OBJECTIVES:
1 – In the SR20DET swap thread, which engines does the last post say cannot be fitted into an FWD Sentra?
2 – Extend the SR20DET swap thread past its final post.

PAGE TEXT:
__________

# SR20DET in a B13?



## shiznit028 (Jun 6, 2003)

hey guys im a major newb when it comes to the B13. anyways i was wondering if a SR20DET would fit in my B13. Im finding that there are way too many miles on my GA16. so rather than buy a new car for 20,000+ id rather spend 5,000 and swap the GA16 to an SR20DET. would it fit?


----------



## Nelly17 (Feb 15, 2003)

yup


----------



## PrOxLaMuS© (Aug 11, 2002)

SEARCH.. it will do wonders


----------



## StevenLK (Jul 15, 2002)

*hMmM?*

maybe i haven't paid close attention but. do they call the silvia engine sr20de[t] or watever TOO? but is it the same as the sentra' SE-R motoR? . kause aint 240's BWD


----------



## PrOxLaMuS© (Aug 11, 2002)

Oh shit.....
k listen up ...

SR20DET engines.... are basically all the same. If you want an SR20DET in your Sentra.. which is FWD, you can get an:
GTiR SR20DET or an
BlueBird SR20DET or an 
Avenir SR20DET.
*these are all AWD engines and usually come with AWD transmissions... you can use a normal SR20DE 5-speed tranny with these engines... and don't attempt an AWD setup*

If you want one for your 240SX, you can get an:
S13 SR20DET either blacktop or redtop
S14 SR20DET
S15 SR20DET.


http://www.srswap.com/ has plenty of info, and red the FAQ about the specifications.

You can not fit an S13, S14 or S15 RWD engine into an FWD Sentra.

__________

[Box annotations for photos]
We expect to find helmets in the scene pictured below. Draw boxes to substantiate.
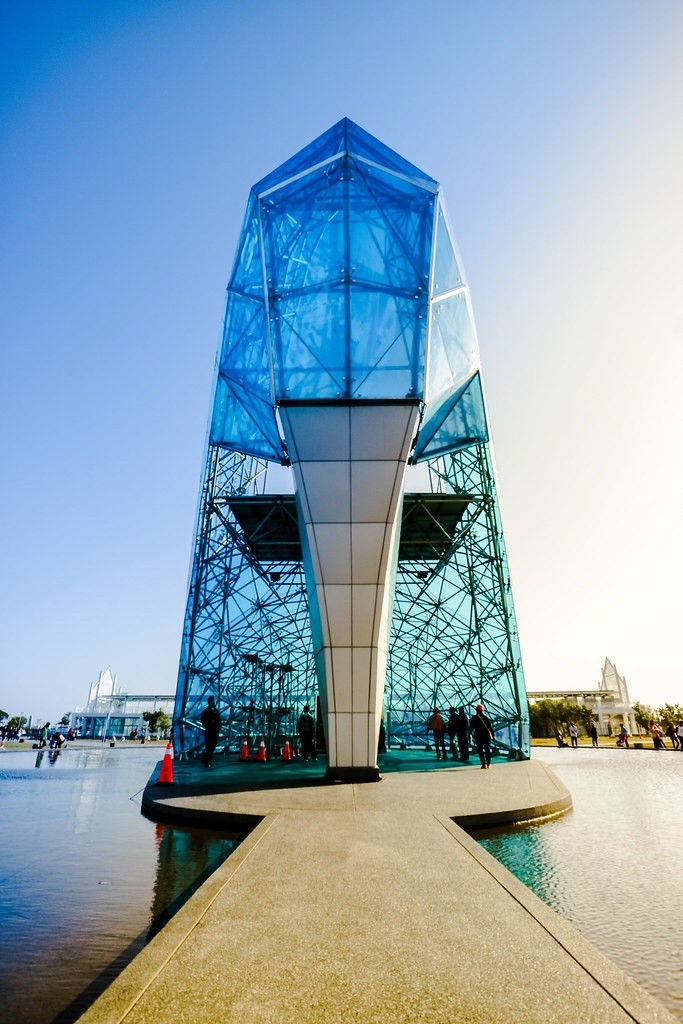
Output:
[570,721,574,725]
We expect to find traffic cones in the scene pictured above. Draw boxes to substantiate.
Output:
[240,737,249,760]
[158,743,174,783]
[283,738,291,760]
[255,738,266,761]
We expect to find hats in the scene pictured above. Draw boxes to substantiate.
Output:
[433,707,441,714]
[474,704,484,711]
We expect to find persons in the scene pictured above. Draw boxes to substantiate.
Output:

__________

ANSWERS PROVIDED:
1 – The S13, S14 and S15 RWD SR20DET engines.

2 –
----------



## shiznit028 (Jun 6, 2003)

so then what engine would i get for my B13? your post soooo confused me. i was going to get the SR20DET engine, but i think you were saying that it wont fit.


----------



## himilefrontier (Jan 21, 2003)

The AWD engines are the ones you want.Avenir, Bluebird or GTiR. And, why not do the AWD thing?I'm getting ready to try it this fall! should only take a month or two once I get all the parts and tools together!


----------



## shiznit028 (Jun 6, 2003)

what are the specs of a GTiR? i want to know everything: hp, torque, compression ratio, etc...


----------



## TheVodKA (Sep 19, 2002)

Himile,

I've actually seen a writeup somewhere of how to convert a B13 to AWD using N14 pulsar parts if I remember right (I think it was theoretical though rather than actually tested.) When I see it, I'll post it.

As for GTIR Specs:

About 230 hp and 225 tq(in nm, I think its the same in ft/lb) with 8.3:1 compression


----------



## PrOxLaMuS© (Aug 11, 2002)

Doesn't anybody read anything i say????
Read the FAQ's for specifications.... end of discussion. Also... do a SEARCH please.... this has been covered hundreds of times.



> http://www.srswap.com/ has plenty of info, and red the FAQ about the specifications.


 As far as the AWD goes.... to a SEARCH.. tell's you everything including pics of modifications that need to be done:
it's not a piece of cake, and will involve a shitload of money, labor and time to get it done, and for what? So you can say, look at my AWD Sentra?

Reality sets in.. and you realize... is everything I am doing to make an AWD Sentra worth it? Why not import and Pulsar or GTiR into the U.S.? There is an SR20DET already put in and AWD drive.


----------



## PrOxLaMuS© (Aug 11, 2002)

also GTiR motors.. can fit, however, you HAVE to remove the Top mount intercooler and replace it with an Front Mount, unless you want to put on a bigger, larger hood, with a huge scoop, becasue the stock hood will not fit with the TMIC


----------



## NismoSERTurbo (Mar 19, 2003)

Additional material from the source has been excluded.